[Rows]
################
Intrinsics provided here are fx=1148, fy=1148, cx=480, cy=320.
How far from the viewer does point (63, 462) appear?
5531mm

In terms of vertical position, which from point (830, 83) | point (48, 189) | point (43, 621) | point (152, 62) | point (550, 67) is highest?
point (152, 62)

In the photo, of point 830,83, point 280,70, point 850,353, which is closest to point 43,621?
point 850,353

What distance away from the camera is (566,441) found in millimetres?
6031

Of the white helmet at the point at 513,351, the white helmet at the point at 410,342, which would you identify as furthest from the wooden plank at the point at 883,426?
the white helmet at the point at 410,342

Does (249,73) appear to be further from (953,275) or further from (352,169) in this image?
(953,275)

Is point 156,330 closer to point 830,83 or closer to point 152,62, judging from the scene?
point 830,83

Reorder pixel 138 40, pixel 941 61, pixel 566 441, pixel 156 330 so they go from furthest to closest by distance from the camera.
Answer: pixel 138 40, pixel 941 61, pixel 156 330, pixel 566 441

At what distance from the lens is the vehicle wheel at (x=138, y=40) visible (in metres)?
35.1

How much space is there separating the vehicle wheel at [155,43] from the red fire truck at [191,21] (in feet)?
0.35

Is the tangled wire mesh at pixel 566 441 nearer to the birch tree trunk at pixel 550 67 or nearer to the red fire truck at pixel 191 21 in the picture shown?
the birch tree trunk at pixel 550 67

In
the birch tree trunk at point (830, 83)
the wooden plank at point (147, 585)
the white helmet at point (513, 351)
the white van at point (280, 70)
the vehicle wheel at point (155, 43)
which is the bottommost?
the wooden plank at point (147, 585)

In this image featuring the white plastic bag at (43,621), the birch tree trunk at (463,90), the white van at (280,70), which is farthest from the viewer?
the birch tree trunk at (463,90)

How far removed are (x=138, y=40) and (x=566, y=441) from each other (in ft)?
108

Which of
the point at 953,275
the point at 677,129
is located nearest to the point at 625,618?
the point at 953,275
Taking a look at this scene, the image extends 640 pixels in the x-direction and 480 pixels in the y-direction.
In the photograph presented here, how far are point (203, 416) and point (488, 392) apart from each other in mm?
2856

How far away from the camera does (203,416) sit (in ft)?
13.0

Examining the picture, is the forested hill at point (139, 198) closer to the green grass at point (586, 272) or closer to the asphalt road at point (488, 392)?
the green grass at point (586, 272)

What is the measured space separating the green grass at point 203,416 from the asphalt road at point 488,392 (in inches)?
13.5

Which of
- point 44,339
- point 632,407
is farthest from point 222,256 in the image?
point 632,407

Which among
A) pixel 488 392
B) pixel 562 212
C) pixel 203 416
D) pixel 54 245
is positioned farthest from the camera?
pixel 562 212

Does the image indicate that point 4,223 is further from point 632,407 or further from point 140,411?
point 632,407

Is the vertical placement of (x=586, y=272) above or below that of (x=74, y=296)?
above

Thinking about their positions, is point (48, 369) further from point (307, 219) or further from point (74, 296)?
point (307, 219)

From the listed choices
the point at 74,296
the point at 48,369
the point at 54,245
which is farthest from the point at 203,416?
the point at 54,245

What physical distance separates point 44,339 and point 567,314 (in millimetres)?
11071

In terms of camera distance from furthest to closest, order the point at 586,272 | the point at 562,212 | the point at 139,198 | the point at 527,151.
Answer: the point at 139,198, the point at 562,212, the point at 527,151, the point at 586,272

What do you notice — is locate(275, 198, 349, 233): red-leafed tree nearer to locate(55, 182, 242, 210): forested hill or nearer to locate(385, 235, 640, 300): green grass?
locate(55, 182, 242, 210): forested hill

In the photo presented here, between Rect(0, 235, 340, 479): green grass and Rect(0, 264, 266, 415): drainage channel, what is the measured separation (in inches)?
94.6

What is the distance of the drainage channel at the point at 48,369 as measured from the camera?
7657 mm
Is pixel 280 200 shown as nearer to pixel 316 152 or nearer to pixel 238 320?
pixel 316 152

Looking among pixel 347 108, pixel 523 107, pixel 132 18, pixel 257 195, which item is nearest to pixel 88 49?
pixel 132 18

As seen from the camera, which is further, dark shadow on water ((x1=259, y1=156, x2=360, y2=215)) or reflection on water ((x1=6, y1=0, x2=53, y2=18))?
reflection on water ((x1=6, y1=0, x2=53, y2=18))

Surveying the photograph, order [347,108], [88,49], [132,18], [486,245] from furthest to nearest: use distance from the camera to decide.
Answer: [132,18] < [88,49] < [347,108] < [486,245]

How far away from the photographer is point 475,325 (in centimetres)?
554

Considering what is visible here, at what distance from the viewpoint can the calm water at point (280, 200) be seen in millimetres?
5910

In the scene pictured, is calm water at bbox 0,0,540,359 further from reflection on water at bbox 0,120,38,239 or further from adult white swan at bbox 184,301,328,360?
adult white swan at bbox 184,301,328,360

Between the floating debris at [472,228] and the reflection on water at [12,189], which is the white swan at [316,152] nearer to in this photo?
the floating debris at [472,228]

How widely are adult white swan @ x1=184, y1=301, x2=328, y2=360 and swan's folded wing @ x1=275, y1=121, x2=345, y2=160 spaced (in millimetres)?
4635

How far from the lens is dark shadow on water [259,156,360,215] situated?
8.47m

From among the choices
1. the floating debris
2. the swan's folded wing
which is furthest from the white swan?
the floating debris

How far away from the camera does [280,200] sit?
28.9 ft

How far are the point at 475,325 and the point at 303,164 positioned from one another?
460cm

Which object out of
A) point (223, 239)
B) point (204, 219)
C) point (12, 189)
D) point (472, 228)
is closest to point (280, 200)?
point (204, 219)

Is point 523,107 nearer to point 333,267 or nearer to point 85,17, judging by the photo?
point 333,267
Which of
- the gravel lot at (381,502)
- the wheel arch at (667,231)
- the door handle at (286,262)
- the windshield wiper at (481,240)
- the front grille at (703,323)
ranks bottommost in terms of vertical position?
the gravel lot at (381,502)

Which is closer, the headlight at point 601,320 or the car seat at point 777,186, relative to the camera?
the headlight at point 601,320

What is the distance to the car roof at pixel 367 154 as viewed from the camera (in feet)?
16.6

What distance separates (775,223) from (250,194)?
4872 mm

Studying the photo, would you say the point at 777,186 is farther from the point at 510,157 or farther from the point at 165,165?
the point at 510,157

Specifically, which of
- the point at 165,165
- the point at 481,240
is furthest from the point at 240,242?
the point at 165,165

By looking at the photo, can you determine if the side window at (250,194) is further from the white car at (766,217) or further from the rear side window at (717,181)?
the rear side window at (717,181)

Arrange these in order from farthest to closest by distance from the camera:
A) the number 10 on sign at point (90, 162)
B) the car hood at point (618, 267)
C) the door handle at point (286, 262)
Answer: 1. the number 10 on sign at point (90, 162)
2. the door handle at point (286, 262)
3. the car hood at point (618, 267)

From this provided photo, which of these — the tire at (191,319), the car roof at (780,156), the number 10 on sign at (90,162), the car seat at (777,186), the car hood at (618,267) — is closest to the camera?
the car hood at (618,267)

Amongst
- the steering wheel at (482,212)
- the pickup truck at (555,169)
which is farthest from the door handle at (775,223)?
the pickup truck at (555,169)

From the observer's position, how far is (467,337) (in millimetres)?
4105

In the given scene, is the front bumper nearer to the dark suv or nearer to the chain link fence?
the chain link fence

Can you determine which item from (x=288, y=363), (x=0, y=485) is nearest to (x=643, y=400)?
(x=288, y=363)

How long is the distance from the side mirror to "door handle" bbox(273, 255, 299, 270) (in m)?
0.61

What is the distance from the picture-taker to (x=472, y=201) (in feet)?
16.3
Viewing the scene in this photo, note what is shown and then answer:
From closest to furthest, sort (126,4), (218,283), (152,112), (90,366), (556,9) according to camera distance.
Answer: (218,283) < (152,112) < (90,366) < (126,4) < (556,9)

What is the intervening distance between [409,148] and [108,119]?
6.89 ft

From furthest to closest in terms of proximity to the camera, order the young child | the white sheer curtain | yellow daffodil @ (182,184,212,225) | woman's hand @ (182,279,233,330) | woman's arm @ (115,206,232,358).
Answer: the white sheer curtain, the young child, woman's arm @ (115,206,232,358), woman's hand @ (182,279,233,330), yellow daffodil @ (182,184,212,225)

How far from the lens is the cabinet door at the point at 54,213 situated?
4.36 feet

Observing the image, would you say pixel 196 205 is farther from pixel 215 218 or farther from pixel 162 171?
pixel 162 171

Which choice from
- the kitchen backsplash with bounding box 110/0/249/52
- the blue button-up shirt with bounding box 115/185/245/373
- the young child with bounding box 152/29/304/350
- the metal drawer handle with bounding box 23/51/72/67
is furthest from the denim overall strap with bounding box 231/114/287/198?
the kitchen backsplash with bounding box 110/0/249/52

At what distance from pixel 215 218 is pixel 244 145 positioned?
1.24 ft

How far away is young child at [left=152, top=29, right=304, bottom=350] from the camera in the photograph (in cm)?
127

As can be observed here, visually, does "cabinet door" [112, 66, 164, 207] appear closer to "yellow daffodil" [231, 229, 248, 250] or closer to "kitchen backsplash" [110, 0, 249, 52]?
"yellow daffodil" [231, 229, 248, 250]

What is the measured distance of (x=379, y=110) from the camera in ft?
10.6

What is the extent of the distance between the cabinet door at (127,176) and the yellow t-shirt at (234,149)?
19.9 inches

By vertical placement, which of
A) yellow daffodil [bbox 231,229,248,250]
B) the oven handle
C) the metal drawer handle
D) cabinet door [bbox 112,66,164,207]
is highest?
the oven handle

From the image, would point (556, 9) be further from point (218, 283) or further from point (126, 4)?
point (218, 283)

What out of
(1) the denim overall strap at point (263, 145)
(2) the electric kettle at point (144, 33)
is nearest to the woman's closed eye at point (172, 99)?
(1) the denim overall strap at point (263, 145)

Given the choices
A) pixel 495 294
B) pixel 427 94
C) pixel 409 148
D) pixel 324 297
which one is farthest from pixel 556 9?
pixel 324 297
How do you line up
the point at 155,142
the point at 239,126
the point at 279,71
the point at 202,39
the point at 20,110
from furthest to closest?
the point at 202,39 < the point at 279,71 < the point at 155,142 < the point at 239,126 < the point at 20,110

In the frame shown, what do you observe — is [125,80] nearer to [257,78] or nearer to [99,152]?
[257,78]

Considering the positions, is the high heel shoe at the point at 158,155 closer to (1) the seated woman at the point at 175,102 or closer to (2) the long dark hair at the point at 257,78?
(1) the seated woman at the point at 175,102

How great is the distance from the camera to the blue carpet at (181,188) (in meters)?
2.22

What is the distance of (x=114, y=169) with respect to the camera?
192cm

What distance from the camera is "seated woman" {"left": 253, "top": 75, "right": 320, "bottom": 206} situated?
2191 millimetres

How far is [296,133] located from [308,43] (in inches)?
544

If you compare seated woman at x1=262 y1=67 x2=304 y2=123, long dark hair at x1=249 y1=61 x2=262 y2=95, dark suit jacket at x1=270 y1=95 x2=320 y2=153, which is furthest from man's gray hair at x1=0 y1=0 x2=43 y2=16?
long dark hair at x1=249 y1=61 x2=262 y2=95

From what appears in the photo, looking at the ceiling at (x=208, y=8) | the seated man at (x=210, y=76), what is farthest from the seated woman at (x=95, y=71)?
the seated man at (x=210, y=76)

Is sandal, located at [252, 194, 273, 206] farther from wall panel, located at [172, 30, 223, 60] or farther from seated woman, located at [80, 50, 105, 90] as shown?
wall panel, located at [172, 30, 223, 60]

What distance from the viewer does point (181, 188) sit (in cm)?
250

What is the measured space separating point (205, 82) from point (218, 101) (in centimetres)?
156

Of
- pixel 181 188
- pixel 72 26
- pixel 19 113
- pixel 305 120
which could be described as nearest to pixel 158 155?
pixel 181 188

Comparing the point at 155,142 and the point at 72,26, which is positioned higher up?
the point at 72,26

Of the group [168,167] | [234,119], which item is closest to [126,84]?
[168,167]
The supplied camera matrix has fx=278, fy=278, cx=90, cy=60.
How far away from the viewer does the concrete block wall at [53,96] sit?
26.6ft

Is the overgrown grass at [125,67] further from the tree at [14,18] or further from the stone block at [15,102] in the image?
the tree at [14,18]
################
[Exercise aim] Starting from the line containing "What distance from the camera", repeat each line through the end of the entries, exactly.

[Task answer]
What distance from the camera is "seated woman" {"left": 253, "top": 75, "right": 320, "bottom": 206} situated?
2191 millimetres

How far is [296,133] located from [308,43] (in inches)?
544

If you compare seated woman at x1=262 y1=67 x2=304 y2=123, long dark hair at x1=249 y1=61 x2=262 y2=95, dark suit jacket at x1=270 y1=95 x2=320 y2=153, which is furthest from man's gray hair at x1=0 y1=0 x2=43 y2=16?
long dark hair at x1=249 y1=61 x2=262 y2=95

From what appears in the photo, looking at the ceiling at (x=208, y=8) | the seated man at (x=210, y=76), what is farthest from the seated woman at (x=95, y=71)?
the seated man at (x=210, y=76)

Is sandal, located at [252, 194, 273, 206] farther from wall panel, located at [172, 30, 223, 60] or farther from seated woman, located at [80, 50, 105, 90] as shown?
wall panel, located at [172, 30, 223, 60]

What distance from the viewer does point (181, 188) sit (in cm)?
250

What is the measured space separating point (205, 82) from point (218, 101) (in centimetres)?
156

Of
- pixel 181 188
- pixel 72 26
- pixel 19 113
- pixel 305 120
which could be described as nearest to pixel 158 155?
pixel 181 188

Comparing the point at 155,142 and the point at 72,26, which is positioned higher up?
the point at 72,26

Of the group [168,167] | [234,119], which item is closest to [126,84]?
[168,167]
The supplied camera matrix has fx=278, fy=278, cx=90, cy=60.
How far away from the viewer does the concrete block wall at [53,96] sit?
26.6ft

Is the overgrown grass at [125,67] further from the tree at [14,18] or further from the stone block at [15,102] in the image?
the tree at [14,18]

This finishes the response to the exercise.